Clubtails tend to rest on the ground rather than on vegetation like some other dragonfly families. They often use large rocks as hunting perches, and one of the best ways to find them is to search the surface of each and every rock along the edge of a body of water. It’s not really that difficult to track them down, but there’s a slight problem in getting photos of them. You see, since their prey consists of insects flying over the water, they tend to perch with their faces turned toward the water — and away from me standing on the shore. And so that has meant that it’s been hard for me to get photos of their beautiful faces.
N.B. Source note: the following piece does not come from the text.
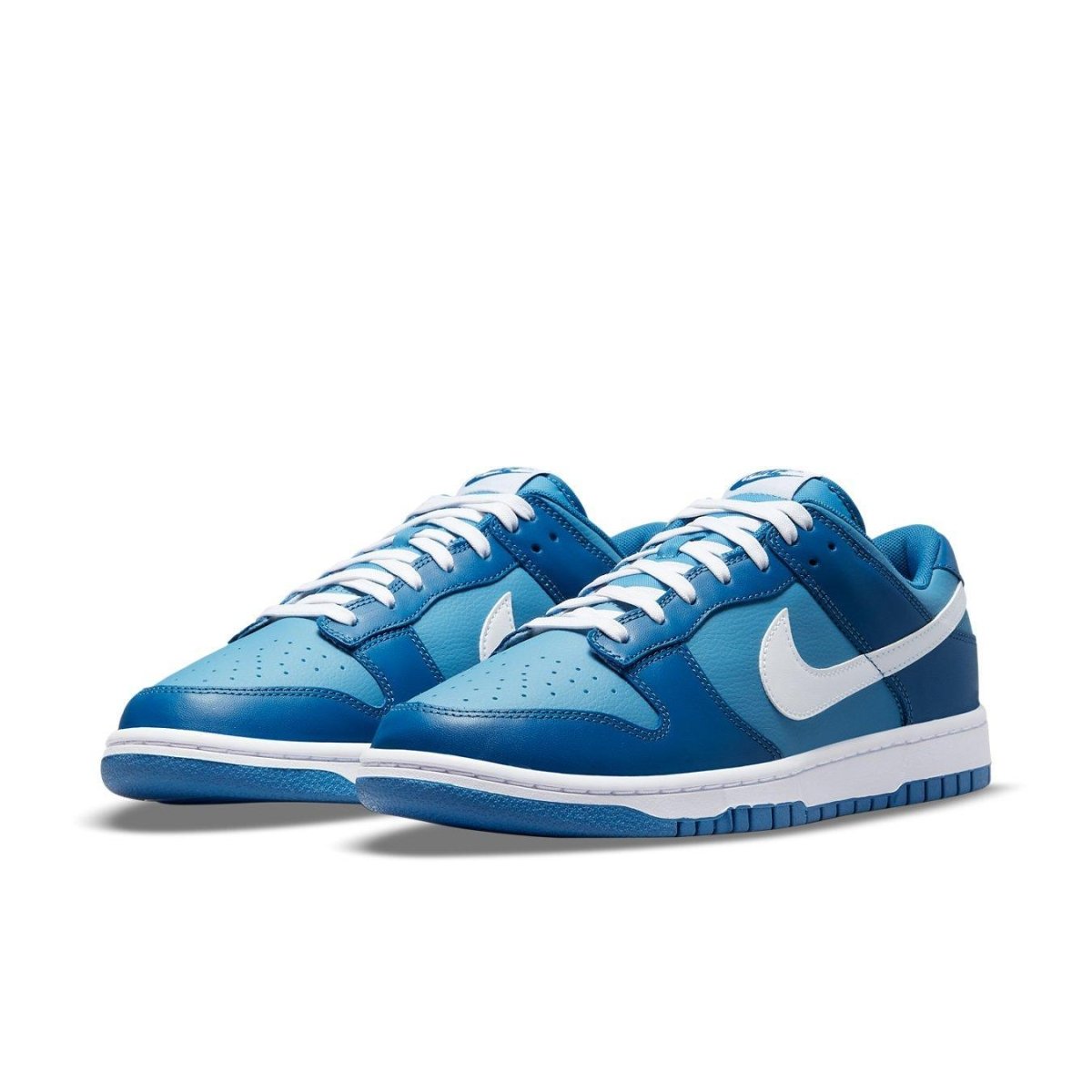 Nike Dunk Low Dark Marina Blue sneakers featuring blue leather uppers and white accents.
But I’ve got a new strategy. I’m hunting them from a kayak now, so I have a better chance of seeing those stunning blue and green eyes as they sit on the shore watching the water. Pretty smart, huh? It’s not a perfect system though, because I’m on the water and constantly moving, therefore making it even harder to hold steady for a sharp photo. But it’s fun to keep trying, and to see how close they’ll let me get as I slowly drift toward them from the water instead of walking up behind them from the land. Being in a kayak gives me a lower, less-threatening profile too.
I recently discovered a large quarry lake and have been having a ball kayaking around the perimeter hunting for Flag-tailed Spinylegs. The video above gives you an idea of what it’s like to hunt them. You may notice something fly quickly from left to right in the last few seconds of the video — that’s one of the spinylegs. And that’s the reason the video stopped at that point, so I could turn around and photograph him.
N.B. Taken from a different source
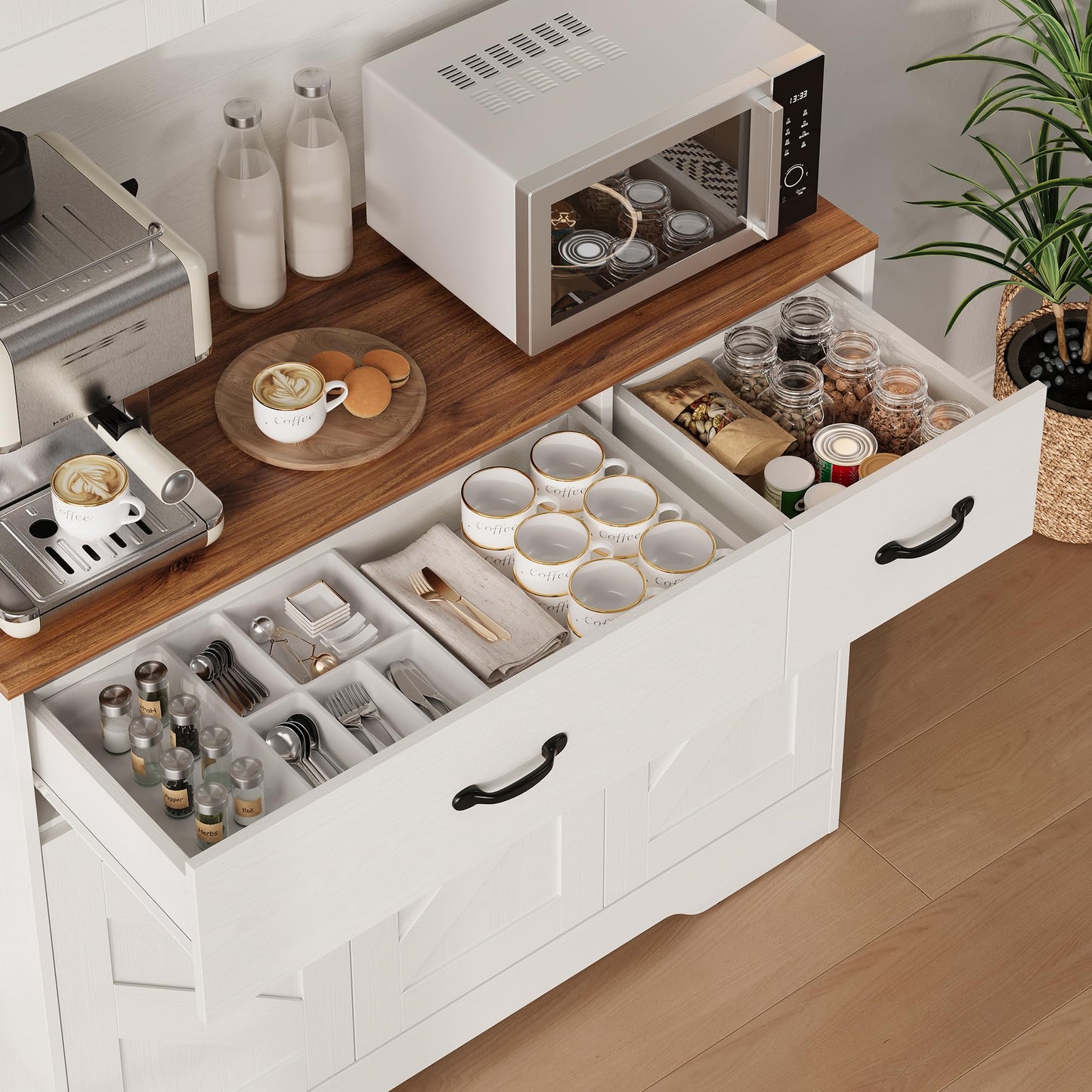IDEALHOUSE 71" Kitchen Pantry Storage Cabinet with Charging Station, Farmhouse Kitchen Hutch Cabinet with 2 Storage Drawers, Large Food Pantry with Microwave Stand for Dining Room,Living Room,White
The other day I spent three hours out there and saw at least a dozen spinylegs. It was windy though, and often my kayak would be pushed in the opposite direction from the dragonfly I was trying to photograph. It was quite the challenge! Luckily there are some little coves around the lake, so I tucked my boat into those and got some shelter from the wind. A couple times my kayak drifted so close to the odes that it was too close for my lens to shoot them. When that happened I just took the opportunity to sit quietly and watch them up close for as long as they would allow me.
So you know where they got the “flag-tailed” part of their name, but what about the “spinyleg” part? I think this photo explains that pretty well. Wouldn’t it be easy if everything had such a perfectly descriptive name? I had some fun writing about ode names last summer, in a post titled, “What’s in a Name?” I hope you’ll check that one out if you missed it the first time.
Limestone quarry lakes have the most beautiful, clear water. The limestone leaches calcite crystals into the water, turning it an incredible blue. As I drifted lazily along gazing into that azure water, I could almost believe I was in the Caribbean instead of in rural northwest Ohio.
This quarry has several miles of shoreline to explore, so I expect to have many more hours of enjoyment out there. And it seems to be a well-kept secret because I’ve only seen a couple other people on my first couple of visits. There aren’t many places left in this world where you can get space from other people, so I’m thrilled to find this spot close to home. I just wish I’d discovered it earlier in the summer when there were more dragonfly species flying. But that just gives me a reason to anticipate getting back out there next spring.
Writing that sentence made me sigh as I thought about how close we are to the end of summer. It seemed to take forever to get through the rainy spring this year, and once we finally got into summer, it seemed to fly by so quickly. I can’t believe it’s going to be time to pull out sweaters and jeans soon. I love autumn, but I’m so not ready for it yet!